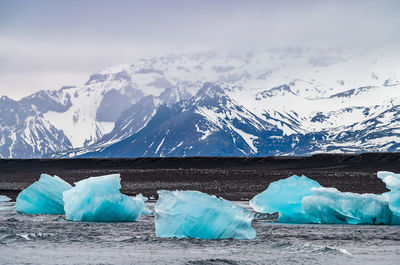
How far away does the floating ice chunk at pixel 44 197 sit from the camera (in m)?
22.4

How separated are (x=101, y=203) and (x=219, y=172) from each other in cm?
2997

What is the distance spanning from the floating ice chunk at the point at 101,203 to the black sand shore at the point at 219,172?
11.2 metres

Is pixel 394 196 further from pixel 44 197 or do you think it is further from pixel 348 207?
pixel 44 197

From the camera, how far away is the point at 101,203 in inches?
772

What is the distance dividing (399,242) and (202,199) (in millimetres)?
4563

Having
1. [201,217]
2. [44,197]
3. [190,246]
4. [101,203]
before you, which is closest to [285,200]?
[201,217]

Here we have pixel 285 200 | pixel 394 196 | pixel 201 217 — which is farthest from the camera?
pixel 285 200

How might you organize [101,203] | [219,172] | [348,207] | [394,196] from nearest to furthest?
[394,196], [348,207], [101,203], [219,172]

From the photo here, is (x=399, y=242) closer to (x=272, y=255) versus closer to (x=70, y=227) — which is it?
(x=272, y=255)

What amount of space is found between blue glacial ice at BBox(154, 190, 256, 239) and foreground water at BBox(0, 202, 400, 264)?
0.40 meters

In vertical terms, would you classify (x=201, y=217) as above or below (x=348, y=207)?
above

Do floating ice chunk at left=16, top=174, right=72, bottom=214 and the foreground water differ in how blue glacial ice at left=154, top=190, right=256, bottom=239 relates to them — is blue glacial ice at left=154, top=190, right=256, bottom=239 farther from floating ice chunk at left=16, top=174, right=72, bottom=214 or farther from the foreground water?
floating ice chunk at left=16, top=174, right=72, bottom=214

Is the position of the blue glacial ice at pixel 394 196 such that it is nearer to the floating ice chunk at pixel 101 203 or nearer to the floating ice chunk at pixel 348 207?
the floating ice chunk at pixel 348 207

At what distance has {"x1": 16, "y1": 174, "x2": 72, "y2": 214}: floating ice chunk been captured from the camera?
22391mm
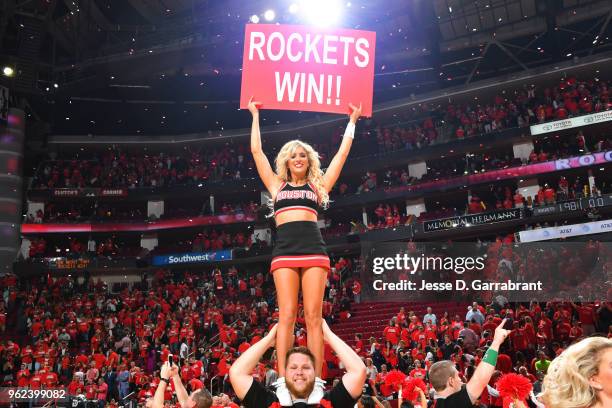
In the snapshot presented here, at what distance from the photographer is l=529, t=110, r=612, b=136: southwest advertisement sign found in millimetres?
29281

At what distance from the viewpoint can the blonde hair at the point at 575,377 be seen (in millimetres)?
2109

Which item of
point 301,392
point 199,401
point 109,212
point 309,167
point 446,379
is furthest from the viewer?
point 109,212

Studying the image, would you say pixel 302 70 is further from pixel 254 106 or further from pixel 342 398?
pixel 342 398

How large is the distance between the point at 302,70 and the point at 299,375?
3.24 m

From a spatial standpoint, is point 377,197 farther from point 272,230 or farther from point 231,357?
point 231,357

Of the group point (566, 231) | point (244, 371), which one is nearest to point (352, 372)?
point (244, 371)

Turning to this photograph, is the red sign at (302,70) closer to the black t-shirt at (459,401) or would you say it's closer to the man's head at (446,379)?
the man's head at (446,379)

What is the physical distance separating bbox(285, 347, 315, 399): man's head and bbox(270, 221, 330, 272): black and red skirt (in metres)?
1.38

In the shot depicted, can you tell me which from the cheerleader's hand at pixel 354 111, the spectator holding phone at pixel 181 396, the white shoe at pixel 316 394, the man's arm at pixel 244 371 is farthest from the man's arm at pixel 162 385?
the cheerleader's hand at pixel 354 111

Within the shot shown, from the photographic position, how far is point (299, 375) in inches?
123

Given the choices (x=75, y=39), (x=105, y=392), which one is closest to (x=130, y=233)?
(x=75, y=39)

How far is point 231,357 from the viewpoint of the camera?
17688 millimetres

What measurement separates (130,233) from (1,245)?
8036 millimetres

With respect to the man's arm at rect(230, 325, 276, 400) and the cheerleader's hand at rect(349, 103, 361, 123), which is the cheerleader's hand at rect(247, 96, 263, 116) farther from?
the man's arm at rect(230, 325, 276, 400)
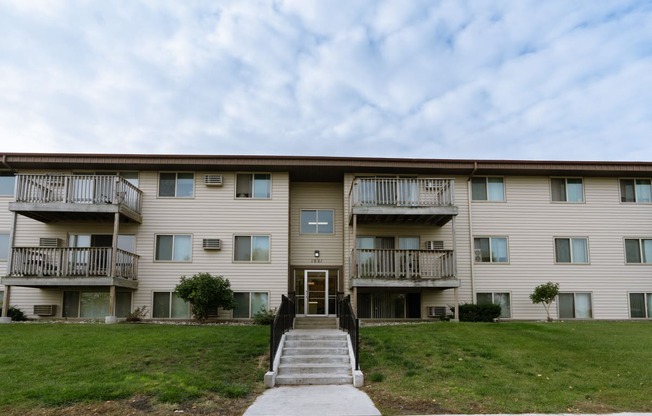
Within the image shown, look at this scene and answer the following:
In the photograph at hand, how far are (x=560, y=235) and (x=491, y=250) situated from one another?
2.79m

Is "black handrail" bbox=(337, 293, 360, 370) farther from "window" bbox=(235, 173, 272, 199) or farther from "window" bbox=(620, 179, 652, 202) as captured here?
"window" bbox=(620, 179, 652, 202)

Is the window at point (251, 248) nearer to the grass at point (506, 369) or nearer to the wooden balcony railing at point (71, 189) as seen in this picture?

——————

Task to carry out:
Reproduce every entry exactly, but omit each picture.

Solution below:
How far away does the floating ice chunk at pixel 44 197 sit from the camera (in m)?
22.4

How separated are (x=101, y=203) and (x=219, y=172) from each other in cm?
2997

What is the distance spanning from the floating ice chunk at the point at 101,203 to the black sand shore at the point at 219,172?
11.2 metres

Is pixel 394 196 further from pixel 44 197 or do you think it is further from pixel 348 207?
pixel 44 197

From the camera, how far away is the point at 101,203 in inches?
772

What is the distance dividing (399,242) and (202,199) (in millimetres)?
4563

Having
1. [201,217]
2. [44,197]
3. [190,246]
4. [101,203]
before you, which is closest to [285,200]?
[201,217]

Here we have pixel 285 200 | pixel 394 196 | pixel 201 217 — which is farthest from the camera?
pixel 285 200

How might you organize [101,203] | [219,172] | [348,207] | [394,196] from nearest to furthest?
[394,196], [348,207], [101,203], [219,172]

From the photo here, is (x=399, y=242) closer to (x=272, y=255) versus closer to (x=70, y=227) — which is it?
(x=272, y=255)

What amount of space is found between blue glacial ice at BBox(154, 190, 256, 239) and foreground water at BBox(0, 202, 400, 264)?
0.40 meters

In vertical terms, would you classify (x=201, y=217) as above or below (x=348, y=207)?
above

Do floating ice chunk at left=16, top=174, right=72, bottom=214 and the foreground water differ in how blue glacial ice at left=154, top=190, right=256, bottom=239 relates to them — is blue glacial ice at left=154, top=190, right=256, bottom=239 farther from floating ice chunk at left=16, top=174, right=72, bottom=214 or farther from the foreground water?
floating ice chunk at left=16, top=174, right=72, bottom=214

Is the position of the blue glacial ice at pixel 394 196 such that it is nearer to the floating ice chunk at pixel 101 203 or nearer to the floating ice chunk at pixel 348 207?
the floating ice chunk at pixel 348 207

At what distance has {"x1": 16, "y1": 174, "x2": 72, "y2": 214}: floating ice chunk been captured from the camera?
22391mm
In the snapshot presented here, at what distance from the photographer is l=529, t=110, r=612, b=136: southwest advertisement sign found in millimetres?
29281

At what distance from the viewpoint can the blonde hair at the point at 575,377 be seen (in millimetres)?
2109

Which item of
point 301,392
point 199,401
point 109,212
point 309,167
point 446,379
is furthest from the viewer?
point 109,212

Studying the image, would you say pixel 302 70 is further from pixel 254 106 or further from pixel 342 398?
pixel 342 398

How large is the distance between the point at 302,70 and the point at 299,375?
3.24 m

From a spatial standpoint, is point 377,197 farther from point 272,230 or farther from point 231,357?
point 231,357

Of the group point (566, 231) | point (244, 371), which one is nearest to point (352, 372)?
point (244, 371)

Turning to this photograph, is the red sign at (302,70) closer to the black t-shirt at (459,401) or would you say it's closer to the man's head at (446,379)?
the man's head at (446,379)

What is the physical distance separating bbox(285, 347, 315, 399): man's head and bbox(270, 221, 330, 272): black and red skirt (in metres)?
1.38

In the shot depicted, can you tell me which from the cheerleader's hand at pixel 354 111, the spectator holding phone at pixel 181 396, the white shoe at pixel 316 394, the man's arm at pixel 244 371 is farthest from the man's arm at pixel 162 385?
the cheerleader's hand at pixel 354 111

Within the shot shown, from the photographic position, how far is point (299, 375) in inches?
123

Given the choices (x=75, y=39), (x=105, y=392), which one is closest to (x=130, y=233)?
(x=75, y=39)

How far is point 231,357 from the viewpoint of the camera?
17688 millimetres

What measurement separates (130,233) from (1,245)?
8036 millimetres

With respect to the man's arm at rect(230, 325, 276, 400) and the cheerleader's hand at rect(349, 103, 361, 123), which is the cheerleader's hand at rect(247, 96, 263, 116) farther from?
the man's arm at rect(230, 325, 276, 400)
Within the image shown, look at this scene and answer the following:
In the photograph at hand, how far are (x=560, y=235) and (x=491, y=250) situated from one another?
2.79m

Is "black handrail" bbox=(337, 293, 360, 370) farther from "window" bbox=(235, 173, 272, 199) or farther from "window" bbox=(620, 179, 652, 202) as captured here?
"window" bbox=(620, 179, 652, 202)

Is the window at point (251, 248) nearer to the grass at point (506, 369) or nearer to the wooden balcony railing at point (71, 189) as seen in this picture?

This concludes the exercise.